— Подождите! Завтра отпущу вас.
На третий день, ввечеру, приезжает на паре человек и спрашивает: «Где это Клеопа?»
Всего навез: и пшеничной муки, и ржаной, и масла коровьего, и постного, и крупы... Смотрят, — каким образом проехал? Дорог-то нет: лес превеличайший, частый. По зарубам ходили.
А вот вам еще характерные черточки из его же жизни. Был о. Клеопа настоятелем, — где? — точно не припомню, — и был у него один иеромонах, нравом простейший. Поехал этот иеромонах в Москву за покупками, лошадей то у него и увели. Укатили на них воры из Москвы, да дорогою и остановились, не знаючи, в Клеопином монастыре, дать отдохнуть лошадям.
Увидели, узнали лошадей и спрашивают:
— Где вы их взяли? Ведь это монастырские лошади!
Привели их к о. Клеопе.
— Где вы их взяли? — спрашивает о. Клеопа.
— Виноваты: увели!
— Ведь вас надобно теперь под суд отдать... Да что вы, нуждные, что ли?
— Недостаточные!
— Ну так возьмите одну себе.
А то вот еще два случая.
Воронцов, генерал-губернатор, присылал спрашивать о. Клеопу: чего ему надобно? земли, рыбных ловлей?
— Кланяйтесь господину генерал-губернатору. Благодарю за усердие. Скажите, что для меня нужно земли три аршина — более не надобно: так у нас столько-то есть; а рыбу мы у мужиков покупаем.
Хотел один купец строить им каменную ограду, 30 тысяч денег давал.
— Кланяйтесь. Благодарю за усердие. Ежели ему угодно, пускай строит.
Тому показалось это обидно: в Саровскую пустынь и отдал. О. Клеопа тогда в Санаксаре был.
Однажды у него в обители случилось вот что: один послушник сказал, что он видел очевидное чудесное видение. О. Клеопа велел искусить его — поругать со стороны. Тот смутился и не понес оскорбления. Пришел к о. Клеопе и говорит: «Я не могу жить: меня оскорбляют!»
— Как же ты говоришь, что удостоился видения, а не можешь терпеть? Ты, брате, стало быть, в прелести. В голову камень класть, поститься, на голой земле спать — это пустое. «Научитесь от Мене, яко кроток есмь и смирен сердцем,» — сказал Господь, а чудеса и явления — это необязательно.

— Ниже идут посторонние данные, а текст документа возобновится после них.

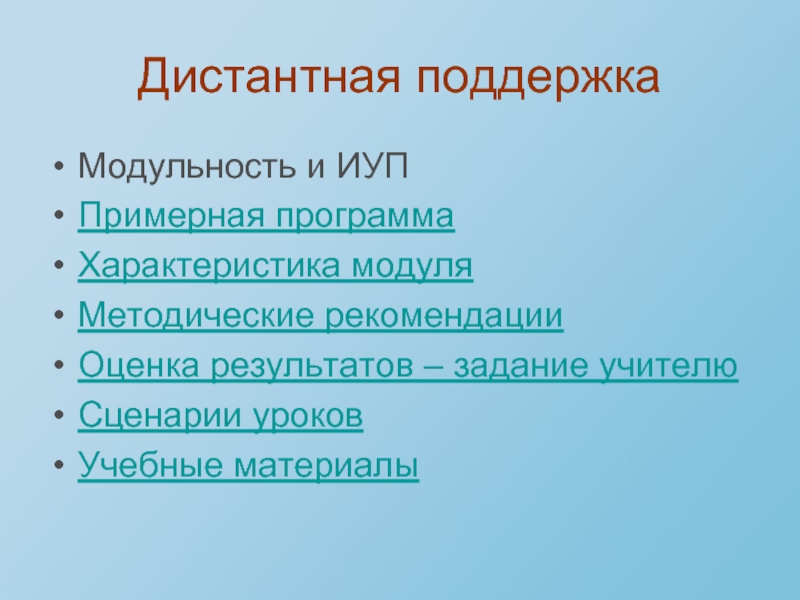 Дистантная поддержка

• Модульность и ИУП
• Примерная программа
• Характеристика модуля
• Методические рекомендации
• Оценка результатов – задание учителю
• Сценарии уроков
• Учебные материалы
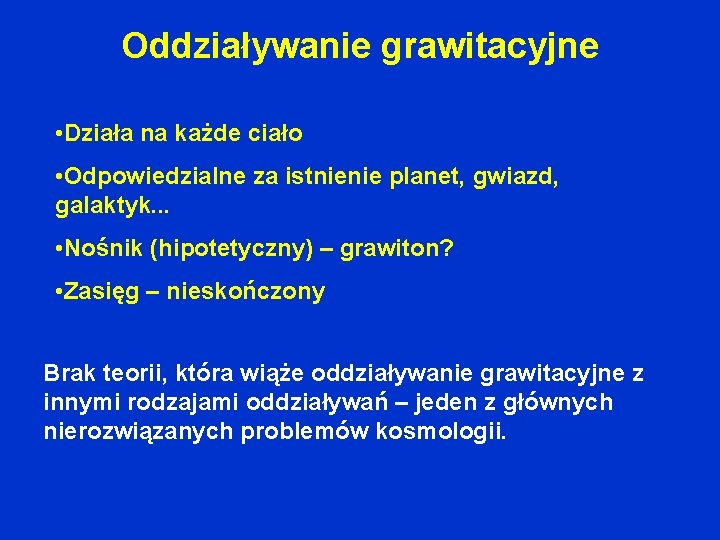 Oddziaływanie grawitacyjne

•Działa na każde ciało

•Odpowiedzialne za istnienie planet, gwiazd, galaktyk...

•Nośnik (hipotetyczny) – grawiton?

•Zasięg – nieskończony

Brak teorii, która wiąże oddziaływanie grawitacyjne z innymi rodzajami oddziaływań – jeden z głównych nierozwiązanych problemów kosmologii.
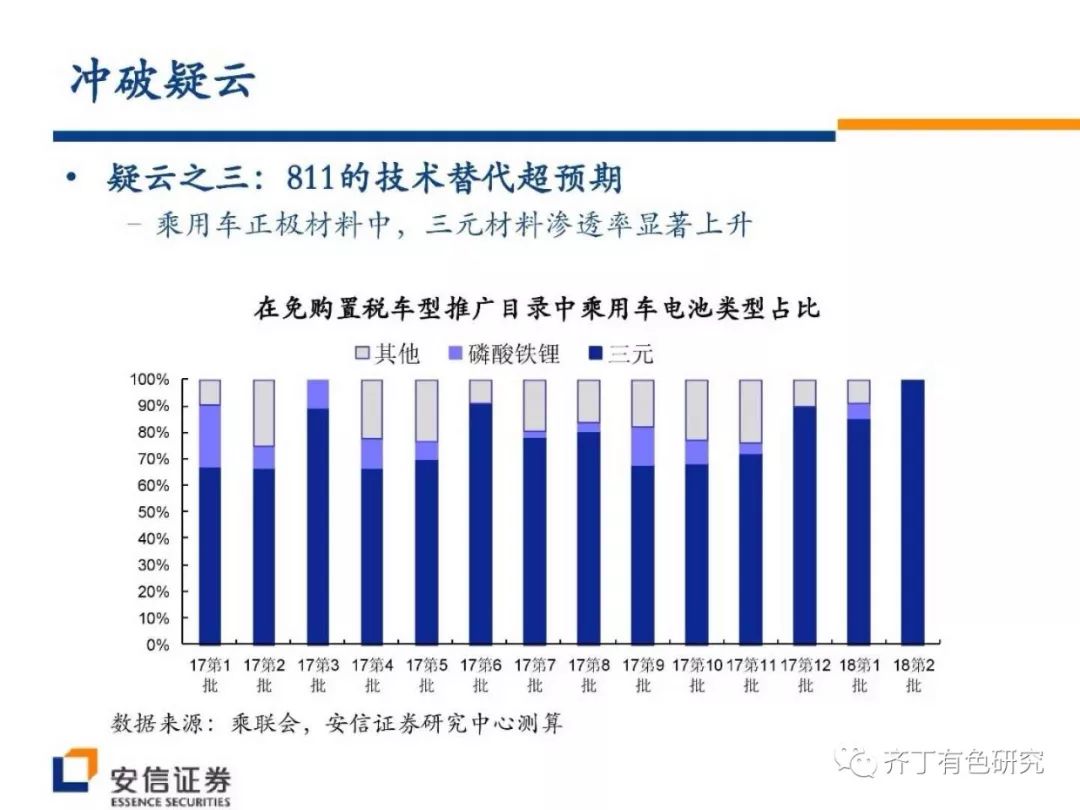 冲破疑云

• 疑云之三：811的技术替代超预期
– 乘用车正极材料中，三元材料渗透率显著上升

在免购置税车型推广目录中乘用车电池类型占比

其他 磷酸铁锂 三元

100%
90%
80%
70%
60%
50%
40%
30%
20%
10%
0%

17第1批 17第2批 17第3批 17第4批 17第5批 17第6批 17第7批 17第8批 17第9批 17第10批 17第11批 17第12批 18第1批 18第2批

数据来源：乘联会，安信证券研究中心测算

安信证券
ESSENCE SECURITIES

齐丁有色研究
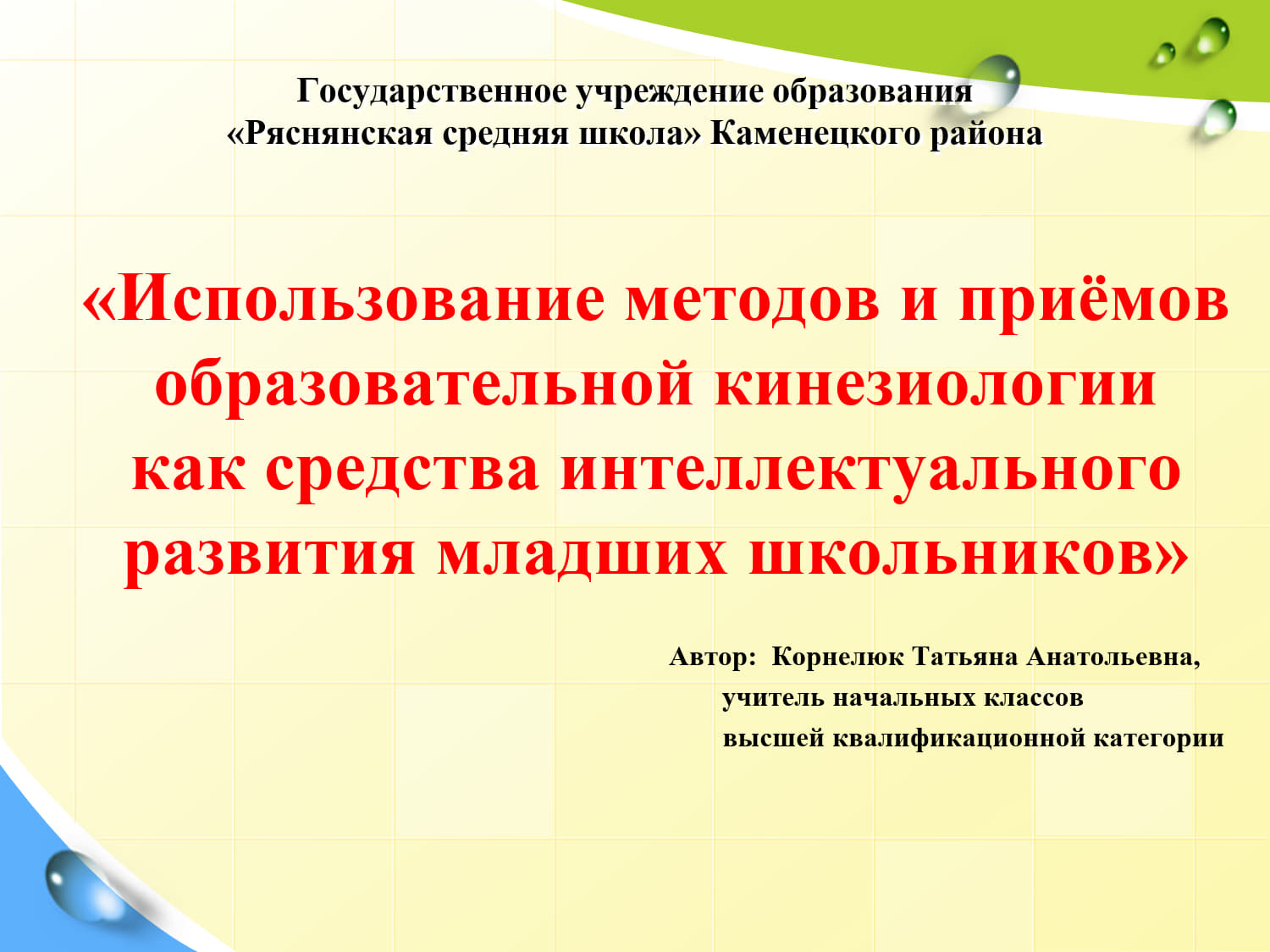 Государственное учреждение образования
«Ряснянская средняя школа» Каменецкого района

«Использование методов и приёмов образовательной кинезиологии как средства интеллектуального развития младших школьников»

Автор: Корнелюк Татьяна Анатольевна,
учитель начальных классов
высшей квалификационной категории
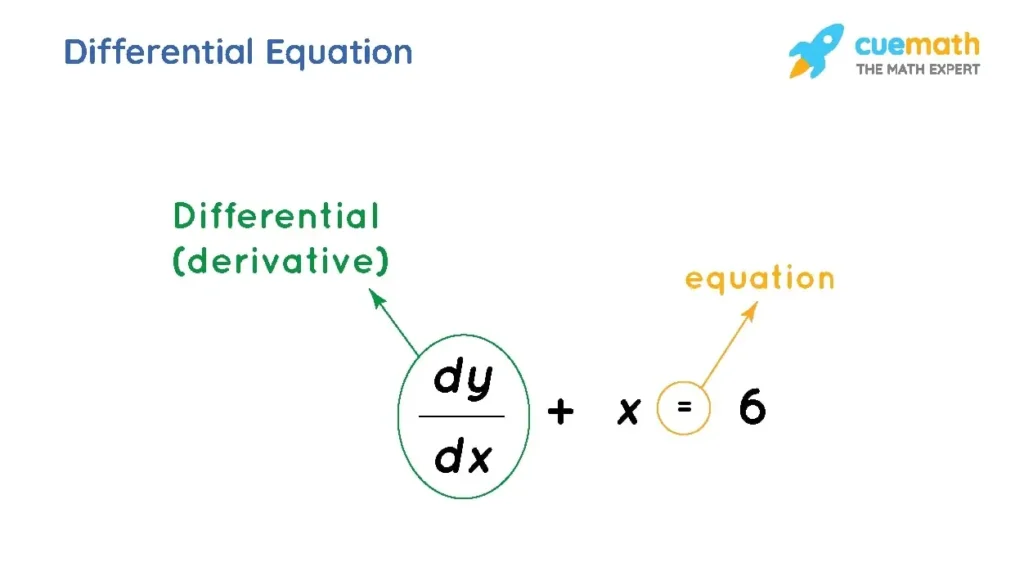 Differential Equation

cuemath
THE MATH EXPERT

Differential (derivative)

equation

$\frac{dy}{dx} + x = 6$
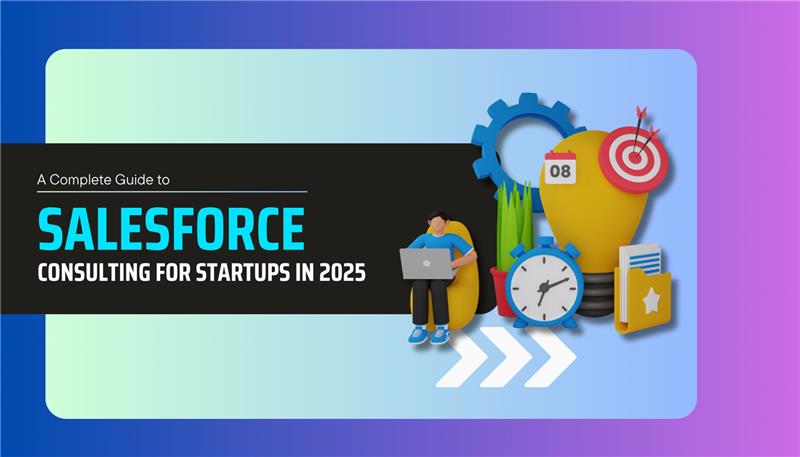 A Complete Guide to

SALESFORCE

CONSULTING FOR STARTUPS IN 2025

08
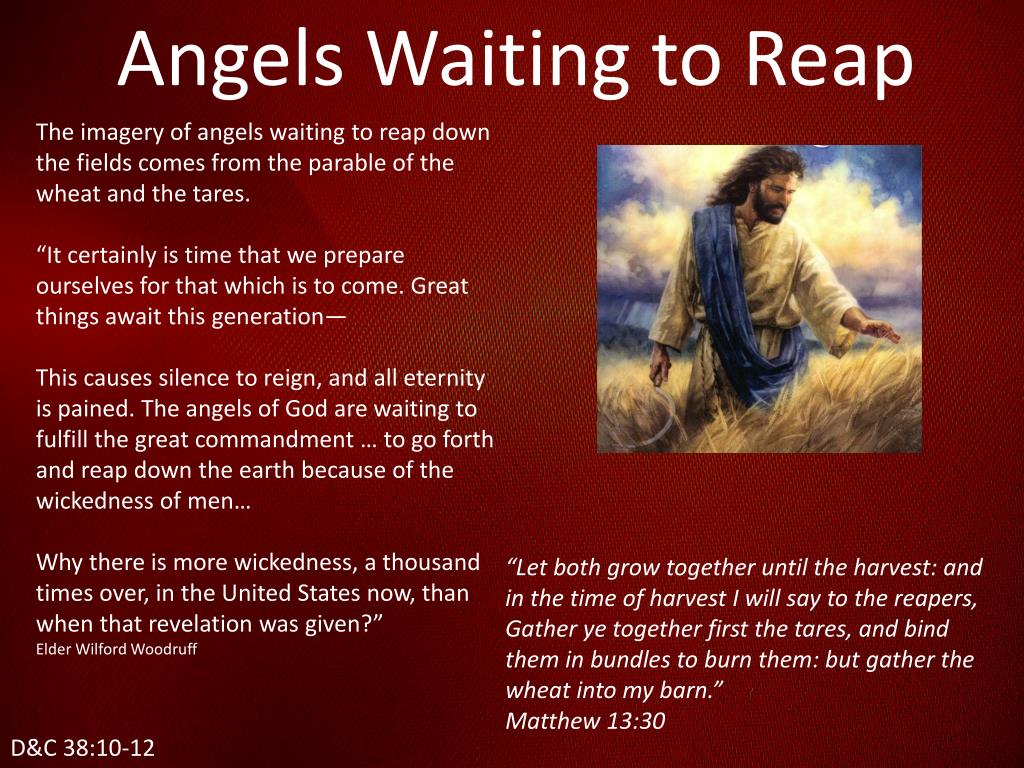 Angels Waiting to Reap

The imagery of angels waiting to reap down the fields comes from the parable of the wheat and the tares.

“It certainly is time that we prepare ourselves for that which is to come. Great things await this generation—

This causes silence to reign, and all eternity is pained. The angels of God are waiting to fulfill the great commandment … to go forth and reap down the earth because of the wickedness of men…

Why there is more wickedness, a thousand times over, in the United States now, than when that revelation was given?”
Elder Wilford Woodruff

“Let both grow together until the harvest: and in the time of harvest I will say to the reapers, Gather ye together first the tares, and bind them in bundles to burn them: but gather the wheat into my barn.”
Matthew 13:30

D&C 38:10-12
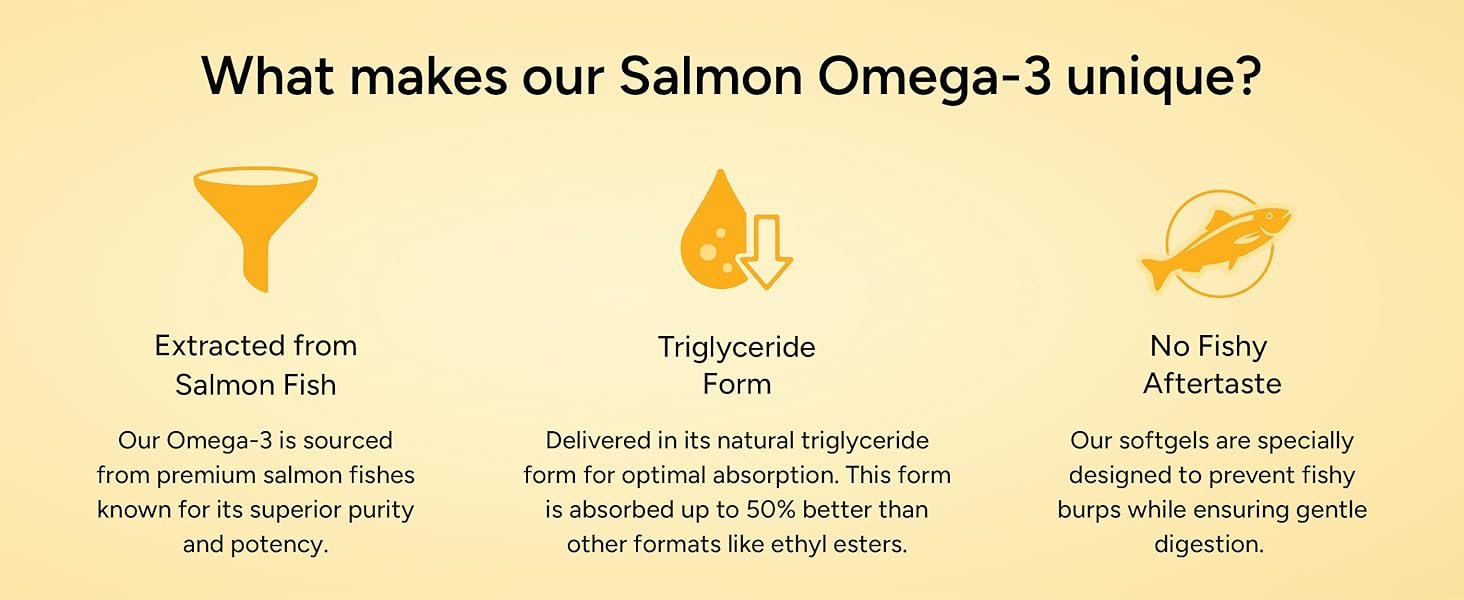 What makes our Salmon Omega-3 unique?

Extracted from Salmon Fish

Our Omega-3 is sourced from premium salmon fishes known for its superior purity and potency.

Triglyceride Form

Delivered in its natural triglyceride form for optimal absorption. This form is absorbed up to 50% better than other formats like ethyl esters.

No Fishy Aftertaste

Our softgels are specially designed to prevent fishy burps while ensuring gentle digestion.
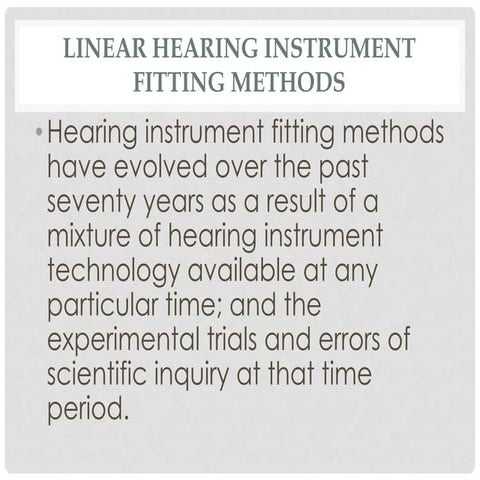 LINEAR HEARING INSTRUMENT FITTING METHODS

• Hearing instrument fitting methods have evolved over the past seventy years as a result of a mixture of hearing instrument technology available at any particular time; and the experimental trials and errors of scientific inquiry at that time period.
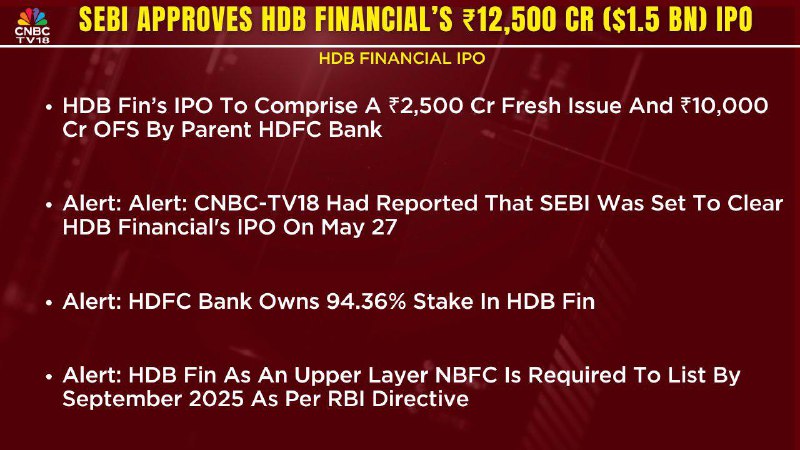 CNBC TV18

SEBI APPROVES HDB FINANCIAL'S ₹12,500 CR ($1.5 BN) IPO

HDB FINANCIAL IPO

• HDB Fin's IPO To Comprise A ₹2,500 Cr Fresh Issue And ₹10,000 Cr OFS By Parent HDFC Bank

• Alert: Alert: CNBC-TV18 Had Reported That SEBI Was Set To Clear HDB Financial's IPO On May 27

• Alert: HDFC Bank Owns 94.36% Stake In HDB Fin

• Alert: HDB Fin As An Upper Layer NBFC Is Required To List By September 2025 As Per RBI Directive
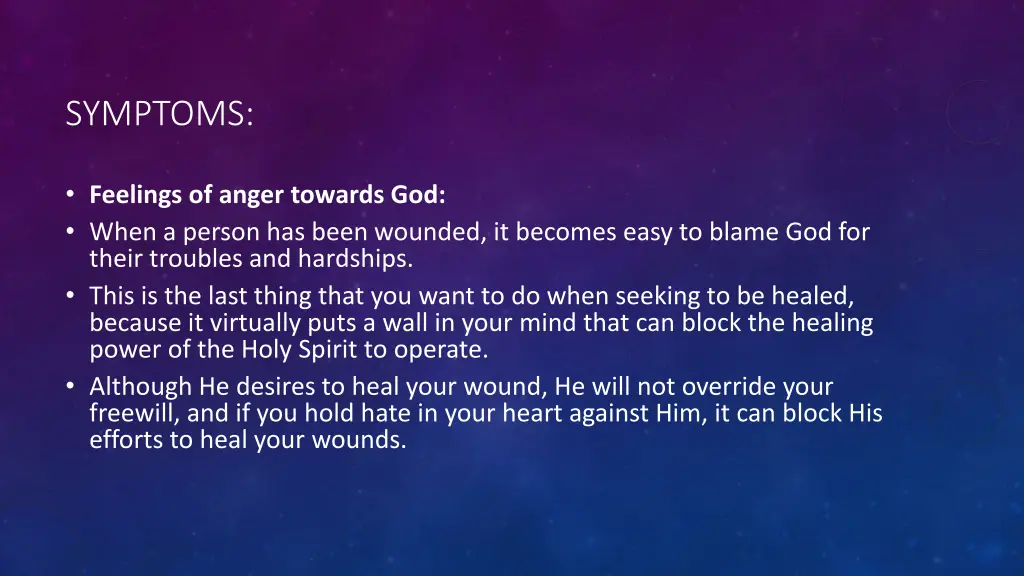 SYMPTOMS:

• Feelings of anger towards God:
• When a person has been wounded, it becomes easy to blame God for their troubles and hardships.
• This is the last thing that you want to do when seeking to be healed, because it virtually puts a wall in your mind that can block the healing power of the Holy Spirit to operate.
• Although He desires to heal your wound, He will not override your freewill, and if you hold hate in your heart against Him, it can block His efforts to heal your wounds.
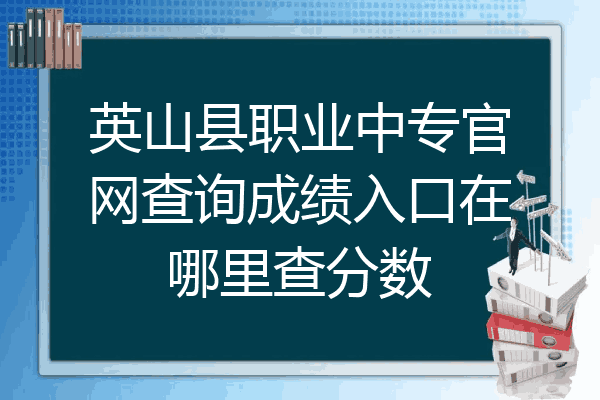 英山县职业中专官网查询成绩入口在哪里查分数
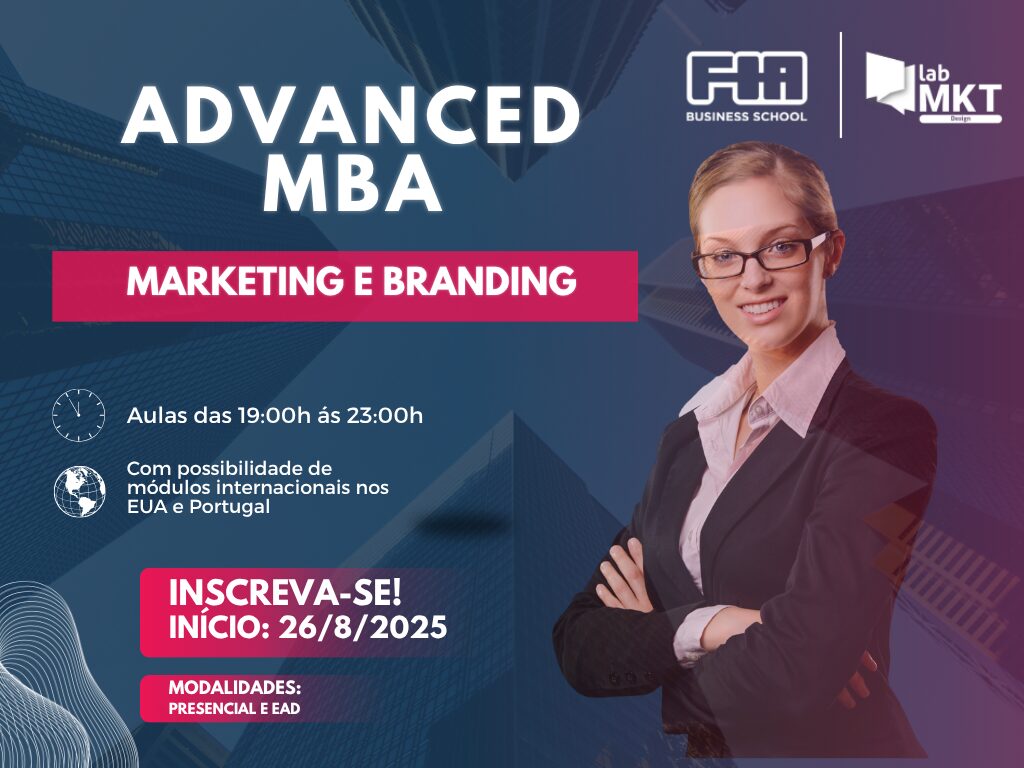 FIA
BUSINESS SCHOOL

lab
MKT
Design

ADVANCED
MBA

MARKETING E BRANDING

Aulas das 19:00h ás 23:00h

Com possibilidade de módulos internacionais nos EUA e Portugal

INSCREVA-SE!
INÍCIO: 26/8/2025

MODALIDADES:
PRESENCIAL E EAD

Вот чему поучился я сегодня у «премудрого». Просто, всякому пониманию доступно и умилительно!
Вот она, монастырская наука-то, на которой воспитывалось все царство Русское, от времен Антония и Феодосия Киево-Печерских! вот оно, «единое на потребу»!...
И как очевидна на этом примере разница между слугами сатаны и сынами Света истинного!...
Как нарочно, точно в дополнение к записанному, приходил сегодня к нам иеромонах о. Ф. (тот, что рассказывал мне о видении одною женщиною беса в образе Льва
Толстого) и принес тетрадку записей из жития Оптинского великого архимандрита Моисея...
— Просмотрите: годятся ли для печати?
Не знаю, поплачет ли кто над теми чертами из этого жития, а я, признаться, умилился над ними до слез. Записано со слов схимонаха Антония (ныне уже покойного).
«Прислали к нам одного мирского священника. Человек он был весьма слабый, да и непокойный. В какой-то праздник Старец (архимандрит Моисей) служил Литургию. А у нас во время проскомидии братия входят в алтарь, разбирают с жертвенника поминанья и тут же в алтаре и на левом клиросе прочитывают их. И подначальный священник вошел вместе с другими в алтарь и тоже взял с жертвенника поминанье; но вместе с книжкой взял с жертвенника двугривенный — известно на что — и спрятал его в карман. Мало ли бывает каких несчастных! Иеродиакон заметил это. Кончается Литургия. Идет он к архимандриту и рассказывает, что вот что сделал священник.
— Да долго ли ж, — говорит, — батюшка, мы будем терпеть это? Сколько раз мы замечали это за ним! Сколько раз я вам докладывал про него! Не важны деньги, а важен соблазн. Готовишься приступить к Таинству, а тут вдруг видишь такой соблазн!...
— Да уж! — говорит... А у покойного это была поговорка такая: начнет говорить, а сам все рука об руку потирает и, что бы ни стал говорить, всегда начнет: «да уж»...
— Вот и хорошо, — говорит, — что ты начал. Я давно хотел поговорить об этом... Затвори-ка двери-то!